Le mis en examen garde le silence, regarde pensivement par la fenêtre. Visiblement, il s'en fiche.

Le juge reprend : lors de votre arrestation, vous aviez emporté la recette, soit 880 euros en billet, plusieurs cartouches de cigarettes, et tous les tickets à gratter. Et je vois dans le dossier que me transmet le parquet que ce n’est pas votre premier braquage, vous avez déjà braqué un autre bar tabac il y a 6 mois.

Le mis en examen sourit : ouais, M’sieur le juge, mais on était venu trop tôt le matin, on avait pu emporter que 60 euros.

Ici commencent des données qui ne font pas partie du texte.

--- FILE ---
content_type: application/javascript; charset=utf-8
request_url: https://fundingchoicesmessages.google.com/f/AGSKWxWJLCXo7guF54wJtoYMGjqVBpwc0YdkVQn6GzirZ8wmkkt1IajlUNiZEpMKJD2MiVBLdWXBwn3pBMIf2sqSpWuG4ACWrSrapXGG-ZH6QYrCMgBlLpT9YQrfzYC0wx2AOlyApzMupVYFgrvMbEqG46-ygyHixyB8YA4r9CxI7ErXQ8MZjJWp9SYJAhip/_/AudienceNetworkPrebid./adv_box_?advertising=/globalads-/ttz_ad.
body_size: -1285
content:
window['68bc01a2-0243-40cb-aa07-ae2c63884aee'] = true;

Le juge : Oui, là c’était en fin d’après midi, il y avait la recette de la journée. Vous apprenez vite…

On frappe à la porte. Le procureur entre. [1]Il vient soutenir la demande de placement de détention provisoire.

Le mis en examen pâlit, sa voix se brise en sanglots retenus : Quoi ? J’peux aller en prison ? Mais… c’était des jouets ? J... j'étais pas tout seul... On n'a blessé personne....

Le juge : La loi assimile à une arme tout objet qui, présentant avec une arme une ressemblance de nature à créer une confusion, est utilisé pour menacer de tuer ou de blesser ou est destiné, par celui qui en est porteur, à menacer de tuer ou de blesser (article 132-75 du code pénal). Si vous étiez plusieurs, vous êtes tous coauteurs, et ça peut même être une bande organisée, c'est pire encore. Et si vous aviez blessé quelqu'un ou pire, ç'aurait été encore plus grave. Ne croyez pas que quand on ne blesse personne, on s'en tire. Monsieur le procureur, je vous écoute.

Le procureur est bref et efficace pendant que le mis en examen est agité de sanglots : c’est le 2e braquage en six mois, le vol à main armé est un crime, le mis en examen a montré qu’il ne réalisait pas la gravité des faits, un contrôle judiciaire serait insuffisant.

L’avocat fait ce qu’il peut : il sait que la détention est inévitable, son client s’est coulé tout seul par son attitude.

Le juge ordonne le placement en détention provisoire. Le mis en examen se met à chialer comme un môme.

Normal.

Il a treize ans et demi.

Notes

[1] Cette scène se déroule avant la réforme du 15 juin 2000 et la création du juge des libertés et de la détention ; le juge d'instruction décidait du placement en détention provisoire au cours d’un débat contradictoire dans son cabinet.